CARLOS EDUARDO LINS DA SILVA
DE WASHINGTON

O futuro ministro da Educação, Paulo Renato Souza, acha que pode fazer "uma revolução" no sistema educacional brasileiro em quatro anos.
Entre suas prioridades: avaliação nacional das escolas e estudantes de 1º grau, um "novo sentido" para o ensino técnico de 2º grau, maior autonomia das universidades em relação ao Estado e abertura de uma "janela profissionalizante" para a pós-graduação.
Ex-secretário da Educação de São Paulo, ex-reitor da Unicamp, Souza, 49, deu à Folha, na véspera do Natal, sua primeira entrevista depois de nomeado ministro.
A seguir, os principais trechos:

Folha – Os jornais deram como certo desde a eleição que o sr. iria para o Ministério do Planejamento. Estavam todos errados? O que aconteceu?
Paulo Renato de Souza – Eu fui para o Brasil como coordenador do programa de governo da campanha e, depois, do processo de transição. Talvez por isso se tenha achado que eu iria para o Planejamento. Mas isso foi uma dedução da imprensa. Nunca recebi convite para ocupar aquele cargo.
Folha – Existe entre os brasileiros uma sensação generalizada de que o grande problema do país é a educação e há uma tendência de se esperar muito do governo nessa área. Mas o seu ministério é quase que apenas um coordenador das universidades federais e não age sobre o 1º e 2º graus. O que pode fazer um ministro da Educação?

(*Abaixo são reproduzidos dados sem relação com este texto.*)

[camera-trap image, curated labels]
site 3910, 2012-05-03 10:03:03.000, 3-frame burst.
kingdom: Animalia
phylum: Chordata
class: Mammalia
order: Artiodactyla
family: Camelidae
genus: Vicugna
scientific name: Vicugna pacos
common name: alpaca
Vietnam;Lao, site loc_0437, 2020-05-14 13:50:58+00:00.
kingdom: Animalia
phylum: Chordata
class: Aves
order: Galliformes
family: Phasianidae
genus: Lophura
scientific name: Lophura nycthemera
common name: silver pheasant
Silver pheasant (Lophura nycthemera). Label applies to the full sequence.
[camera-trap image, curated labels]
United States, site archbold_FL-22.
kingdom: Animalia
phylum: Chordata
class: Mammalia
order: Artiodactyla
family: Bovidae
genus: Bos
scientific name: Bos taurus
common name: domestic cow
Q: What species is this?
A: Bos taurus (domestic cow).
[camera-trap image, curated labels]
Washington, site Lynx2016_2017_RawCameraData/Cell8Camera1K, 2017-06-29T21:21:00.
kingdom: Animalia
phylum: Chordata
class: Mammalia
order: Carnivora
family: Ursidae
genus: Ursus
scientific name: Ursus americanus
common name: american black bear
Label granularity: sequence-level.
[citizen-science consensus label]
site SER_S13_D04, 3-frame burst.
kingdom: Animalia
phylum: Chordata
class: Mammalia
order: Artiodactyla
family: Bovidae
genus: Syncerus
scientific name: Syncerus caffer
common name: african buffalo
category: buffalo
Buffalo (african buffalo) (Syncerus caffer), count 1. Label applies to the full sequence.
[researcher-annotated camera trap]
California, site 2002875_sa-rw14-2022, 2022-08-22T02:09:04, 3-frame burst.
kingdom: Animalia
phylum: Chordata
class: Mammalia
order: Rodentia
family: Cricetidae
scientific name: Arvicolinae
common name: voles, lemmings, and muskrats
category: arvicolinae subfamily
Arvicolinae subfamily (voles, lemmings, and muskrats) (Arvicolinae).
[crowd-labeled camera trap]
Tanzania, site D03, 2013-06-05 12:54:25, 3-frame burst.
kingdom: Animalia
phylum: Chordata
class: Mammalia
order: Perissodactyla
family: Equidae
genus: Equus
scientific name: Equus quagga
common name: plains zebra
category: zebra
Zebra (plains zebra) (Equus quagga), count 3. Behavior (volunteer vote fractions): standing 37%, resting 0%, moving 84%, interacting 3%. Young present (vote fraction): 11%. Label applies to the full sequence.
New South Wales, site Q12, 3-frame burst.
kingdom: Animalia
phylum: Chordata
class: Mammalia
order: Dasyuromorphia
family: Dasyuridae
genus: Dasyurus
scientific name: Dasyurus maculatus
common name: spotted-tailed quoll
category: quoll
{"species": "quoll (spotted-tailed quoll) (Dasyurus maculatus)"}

Souza – A expectativa da população é correta e embora o Ministério da Educação não execute as políticas de educação de 1º e 2º graus, ele pode fazer muito para melhorá-las. Temos condição de em quatro anos fazer uma revolução no ensino brasileiro.
Folha – Como?
Souza – No 1º grau, podemos definir padrões nacionais de qualidade, currículos mínimos para todo o país e fazer avaliações nacionais dos estudantes, das escolas e dos sistemas estaduais.
Também é possível treinar professores, usando televisão e tecnologias modernas. Mas o principal é estabelecer um diálogo com a sociedade sobre a importância da qualidade da educação, dar a ela instrumentos para que ela possa cobrar dos sistemas.
Folha – E no 2º grau?
Souza – O 2º grau no Brasil é arcaico, concebido para o início do século 20, não para o 21. Ninguém liga muito para isso porque quem chega hoje ao 2º grau são os filhos da classe média, que tem outras fontes de informação: televisão, computadores, viagens.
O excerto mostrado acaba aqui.